**Source extract:**
::::::
Deutsche’s severance packages come under fire
Germany’s biggest bank has spent more than €52m on departing senior executives
Deutshce has undergone a string of overhauls, culminating with the announcement on Sunday that it will cut 18,000 jobs in a historic retrenchment from investment banking activities.
Garth Ritchie, the former head of Deutsche’s investment bank.
Deutsche Bank is coming under fire for the lavish golden parachutes it has paid out to top executives who left during a period of management turmoil over the past year.
Germany’s biggest bank has spent more than €52 million on severance pay for senior executives who were fired or left voluntarily over the past 14 months, almost matching the lender’s annual pay for the entire management board, which in 2018 stood at €55.7 million.
The struggling lender has undergone a string of overhauls, culminating with the announcement on Sunday that it will cut 18,000 jobs in a historic retrenchment from investment banking activities.
When weighed against the heavy job losses among rank-and-file employees and the fears that Deutsche risks running short of capital if its plan goes wrong, the generous pay-offs to departing executives may act as a lightning rod for criticism of the bank.
“Big severance packages for sacked managers are mad,” said Frankfurt-based headhunter Christine Kuhl, a partner at Odgers Berndtson, adding that this rewards executives “who did a terrible job”.
Deutsche’s severance pay bonanza began with the ousting of John Cryan as chief executive in April 2018 when the British-born former CEO received a pay-off of €10.9 million.
::::::
List every person mentioned by name in the Deutsche Bank article. Rely only on the Deutsche Bank article to answer.
::::::
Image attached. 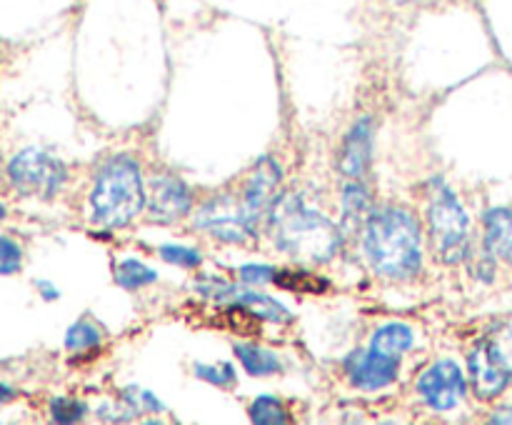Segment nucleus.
I'll return each mask as SVG.
<instances>
[{
  "mask_svg": "<svg viewBox=\"0 0 512 425\" xmlns=\"http://www.w3.org/2000/svg\"><path fill=\"white\" fill-rule=\"evenodd\" d=\"M270 233L283 253L308 263H328L340 248V228L305 198L285 193L270 210Z\"/></svg>",
  "mask_w": 512,
  "mask_h": 425,
  "instance_id": "f257e3e1",
  "label": "nucleus"
},
{
  "mask_svg": "<svg viewBox=\"0 0 512 425\" xmlns=\"http://www.w3.org/2000/svg\"><path fill=\"white\" fill-rule=\"evenodd\" d=\"M365 255L385 278H413L423 263L418 220L403 208L375 210L365 225Z\"/></svg>",
  "mask_w": 512,
  "mask_h": 425,
  "instance_id": "f03ea898",
  "label": "nucleus"
},
{
  "mask_svg": "<svg viewBox=\"0 0 512 425\" xmlns=\"http://www.w3.org/2000/svg\"><path fill=\"white\" fill-rule=\"evenodd\" d=\"M145 190L140 168L128 155H115L95 175L90 208L103 228H123L143 210Z\"/></svg>",
  "mask_w": 512,
  "mask_h": 425,
  "instance_id": "7ed1b4c3",
  "label": "nucleus"
},
{
  "mask_svg": "<svg viewBox=\"0 0 512 425\" xmlns=\"http://www.w3.org/2000/svg\"><path fill=\"white\" fill-rule=\"evenodd\" d=\"M430 233L443 263H458L468 253V213L443 180L430 185Z\"/></svg>",
  "mask_w": 512,
  "mask_h": 425,
  "instance_id": "20e7f679",
  "label": "nucleus"
},
{
  "mask_svg": "<svg viewBox=\"0 0 512 425\" xmlns=\"http://www.w3.org/2000/svg\"><path fill=\"white\" fill-rule=\"evenodd\" d=\"M8 178L23 195L53 198L63 188L68 173H65V165L45 150L25 148L10 160Z\"/></svg>",
  "mask_w": 512,
  "mask_h": 425,
  "instance_id": "39448f33",
  "label": "nucleus"
},
{
  "mask_svg": "<svg viewBox=\"0 0 512 425\" xmlns=\"http://www.w3.org/2000/svg\"><path fill=\"white\" fill-rule=\"evenodd\" d=\"M195 228L205 230V233L215 235V238L225 240V243H243V240L253 238L258 225L250 220L243 198L220 195V198L208 200L198 210V215H195Z\"/></svg>",
  "mask_w": 512,
  "mask_h": 425,
  "instance_id": "423d86ee",
  "label": "nucleus"
},
{
  "mask_svg": "<svg viewBox=\"0 0 512 425\" xmlns=\"http://www.w3.org/2000/svg\"><path fill=\"white\" fill-rule=\"evenodd\" d=\"M470 378H473L475 393L483 400L495 398V395H500L508 388L512 380V368L498 343L483 340L470 353Z\"/></svg>",
  "mask_w": 512,
  "mask_h": 425,
  "instance_id": "0eeeda50",
  "label": "nucleus"
},
{
  "mask_svg": "<svg viewBox=\"0 0 512 425\" xmlns=\"http://www.w3.org/2000/svg\"><path fill=\"white\" fill-rule=\"evenodd\" d=\"M465 388L468 383H465L463 370L453 360H438L418 380V393L433 410L455 408L463 400Z\"/></svg>",
  "mask_w": 512,
  "mask_h": 425,
  "instance_id": "6e6552de",
  "label": "nucleus"
},
{
  "mask_svg": "<svg viewBox=\"0 0 512 425\" xmlns=\"http://www.w3.org/2000/svg\"><path fill=\"white\" fill-rule=\"evenodd\" d=\"M400 358H390V355L378 353V350H355L345 358V373L355 388L363 390H378L393 383L398 378Z\"/></svg>",
  "mask_w": 512,
  "mask_h": 425,
  "instance_id": "1a4fd4ad",
  "label": "nucleus"
},
{
  "mask_svg": "<svg viewBox=\"0 0 512 425\" xmlns=\"http://www.w3.org/2000/svg\"><path fill=\"white\" fill-rule=\"evenodd\" d=\"M278 185H280V165L273 158H263L250 173L248 183L243 188V205L248 210L250 220L255 225L265 218V213H270L278 200Z\"/></svg>",
  "mask_w": 512,
  "mask_h": 425,
  "instance_id": "9d476101",
  "label": "nucleus"
},
{
  "mask_svg": "<svg viewBox=\"0 0 512 425\" xmlns=\"http://www.w3.org/2000/svg\"><path fill=\"white\" fill-rule=\"evenodd\" d=\"M190 190L175 175H155L150 180L148 190V210L150 218L158 220V223H173V220L183 218L190 210Z\"/></svg>",
  "mask_w": 512,
  "mask_h": 425,
  "instance_id": "9b49d317",
  "label": "nucleus"
},
{
  "mask_svg": "<svg viewBox=\"0 0 512 425\" xmlns=\"http://www.w3.org/2000/svg\"><path fill=\"white\" fill-rule=\"evenodd\" d=\"M370 153H373V123L370 118L358 120L345 138L343 150H340L338 168L348 178H363L370 165Z\"/></svg>",
  "mask_w": 512,
  "mask_h": 425,
  "instance_id": "f8f14e48",
  "label": "nucleus"
},
{
  "mask_svg": "<svg viewBox=\"0 0 512 425\" xmlns=\"http://www.w3.org/2000/svg\"><path fill=\"white\" fill-rule=\"evenodd\" d=\"M485 250L512 265V210L493 208L485 213Z\"/></svg>",
  "mask_w": 512,
  "mask_h": 425,
  "instance_id": "ddd939ff",
  "label": "nucleus"
},
{
  "mask_svg": "<svg viewBox=\"0 0 512 425\" xmlns=\"http://www.w3.org/2000/svg\"><path fill=\"white\" fill-rule=\"evenodd\" d=\"M410 345H413V330L405 323L383 325L370 338V348L383 355H390V358H400Z\"/></svg>",
  "mask_w": 512,
  "mask_h": 425,
  "instance_id": "4468645a",
  "label": "nucleus"
},
{
  "mask_svg": "<svg viewBox=\"0 0 512 425\" xmlns=\"http://www.w3.org/2000/svg\"><path fill=\"white\" fill-rule=\"evenodd\" d=\"M235 303H240V305H245L248 310H253L260 320H273V323H290V320H293V315L288 313V308H285L283 303H278V300L270 298V295L250 293V290H238V295H235Z\"/></svg>",
  "mask_w": 512,
  "mask_h": 425,
  "instance_id": "2eb2a0df",
  "label": "nucleus"
},
{
  "mask_svg": "<svg viewBox=\"0 0 512 425\" xmlns=\"http://www.w3.org/2000/svg\"><path fill=\"white\" fill-rule=\"evenodd\" d=\"M235 355L243 363V368L248 370L250 375H270L280 373L283 370V363L278 360V355L270 353L265 348H255V345H235Z\"/></svg>",
  "mask_w": 512,
  "mask_h": 425,
  "instance_id": "dca6fc26",
  "label": "nucleus"
},
{
  "mask_svg": "<svg viewBox=\"0 0 512 425\" xmlns=\"http://www.w3.org/2000/svg\"><path fill=\"white\" fill-rule=\"evenodd\" d=\"M115 280H118V285H123V288L128 290H135V288H143V285H150L158 280V273L155 270H150L148 265H143L140 260H123V263L115 268Z\"/></svg>",
  "mask_w": 512,
  "mask_h": 425,
  "instance_id": "f3484780",
  "label": "nucleus"
},
{
  "mask_svg": "<svg viewBox=\"0 0 512 425\" xmlns=\"http://www.w3.org/2000/svg\"><path fill=\"white\" fill-rule=\"evenodd\" d=\"M368 205H370L368 190H365L360 183H350L343 195V213H345L343 223L358 225L360 220L365 218V213H368Z\"/></svg>",
  "mask_w": 512,
  "mask_h": 425,
  "instance_id": "a211bd4d",
  "label": "nucleus"
},
{
  "mask_svg": "<svg viewBox=\"0 0 512 425\" xmlns=\"http://www.w3.org/2000/svg\"><path fill=\"white\" fill-rule=\"evenodd\" d=\"M250 418L258 425H283L288 423L283 403L273 395H260L253 405H250Z\"/></svg>",
  "mask_w": 512,
  "mask_h": 425,
  "instance_id": "6ab92c4d",
  "label": "nucleus"
},
{
  "mask_svg": "<svg viewBox=\"0 0 512 425\" xmlns=\"http://www.w3.org/2000/svg\"><path fill=\"white\" fill-rule=\"evenodd\" d=\"M275 283L280 288H288V290H298V293H320V290H328V280L318 278V275H310V273H280L275 275Z\"/></svg>",
  "mask_w": 512,
  "mask_h": 425,
  "instance_id": "aec40b11",
  "label": "nucleus"
},
{
  "mask_svg": "<svg viewBox=\"0 0 512 425\" xmlns=\"http://www.w3.org/2000/svg\"><path fill=\"white\" fill-rule=\"evenodd\" d=\"M100 343V328L93 325L90 320H80V323L70 325L65 333V348L68 350H88Z\"/></svg>",
  "mask_w": 512,
  "mask_h": 425,
  "instance_id": "412c9836",
  "label": "nucleus"
},
{
  "mask_svg": "<svg viewBox=\"0 0 512 425\" xmlns=\"http://www.w3.org/2000/svg\"><path fill=\"white\" fill-rule=\"evenodd\" d=\"M88 413L85 403L75 398H53L50 400V415L55 423H78Z\"/></svg>",
  "mask_w": 512,
  "mask_h": 425,
  "instance_id": "4be33fe9",
  "label": "nucleus"
},
{
  "mask_svg": "<svg viewBox=\"0 0 512 425\" xmlns=\"http://www.w3.org/2000/svg\"><path fill=\"white\" fill-rule=\"evenodd\" d=\"M195 375L208 383L218 385V388H228V385L235 383V368L230 363H218V365H208V363H195Z\"/></svg>",
  "mask_w": 512,
  "mask_h": 425,
  "instance_id": "5701e85b",
  "label": "nucleus"
},
{
  "mask_svg": "<svg viewBox=\"0 0 512 425\" xmlns=\"http://www.w3.org/2000/svg\"><path fill=\"white\" fill-rule=\"evenodd\" d=\"M20 263H23V250H20V245L15 240L0 235V275L18 273Z\"/></svg>",
  "mask_w": 512,
  "mask_h": 425,
  "instance_id": "b1692460",
  "label": "nucleus"
},
{
  "mask_svg": "<svg viewBox=\"0 0 512 425\" xmlns=\"http://www.w3.org/2000/svg\"><path fill=\"white\" fill-rule=\"evenodd\" d=\"M160 255L163 260L173 265H183V268H198L200 253L195 248H183V245H160Z\"/></svg>",
  "mask_w": 512,
  "mask_h": 425,
  "instance_id": "393cba45",
  "label": "nucleus"
},
{
  "mask_svg": "<svg viewBox=\"0 0 512 425\" xmlns=\"http://www.w3.org/2000/svg\"><path fill=\"white\" fill-rule=\"evenodd\" d=\"M275 275H278V270L273 268V265H258V263H250V265H243L240 268V278L245 280V283H275Z\"/></svg>",
  "mask_w": 512,
  "mask_h": 425,
  "instance_id": "a878e982",
  "label": "nucleus"
},
{
  "mask_svg": "<svg viewBox=\"0 0 512 425\" xmlns=\"http://www.w3.org/2000/svg\"><path fill=\"white\" fill-rule=\"evenodd\" d=\"M490 420H493V423H512V405L510 408L495 410V415Z\"/></svg>",
  "mask_w": 512,
  "mask_h": 425,
  "instance_id": "bb28decb",
  "label": "nucleus"
},
{
  "mask_svg": "<svg viewBox=\"0 0 512 425\" xmlns=\"http://www.w3.org/2000/svg\"><path fill=\"white\" fill-rule=\"evenodd\" d=\"M38 288L40 290H43V298L45 300H55V298H58V288H53V285H50V283H45V280H38Z\"/></svg>",
  "mask_w": 512,
  "mask_h": 425,
  "instance_id": "cd10ccee",
  "label": "nucleus"
},
{
  "mask_svg": "<svg viewBox=\"0 0 512 425\" xmlns=\"http://www.w3.org/2000/svg\"><path fill=\"white\" fill-rule=\"evenodd\" d=\"M13 388H8V385H3V383H0V400H10V398H13Z\"/></svg>",
  "mask_w": 512,
  "mask_h": 425,
  "instance_id": "c85d7f7f",
  "label": "nucleus"
},
{
  "mask_svg": "<svg viewBox=\"0 0 512 425\" xmlns=\"http://www.w3.org/2000/svg\"><path fill=\"white\" fill-rule=\"evenodd\" d=\"M5 218V208H3V205H0V220H3Z\"/></svg>",
  "mask_w": 512,
  "mask_h": 425,
  "instance_id": "c756f323",
  "label": "nucleus"
}]
</instances>
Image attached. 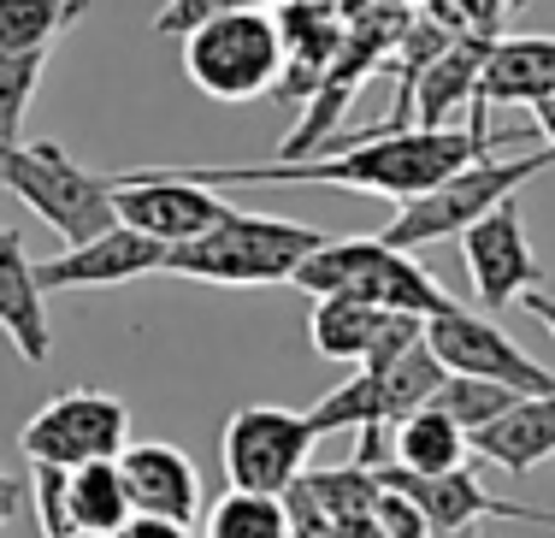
::::::
**Task solution:** Garth Ritchie, Christine Kuhl, John Cryan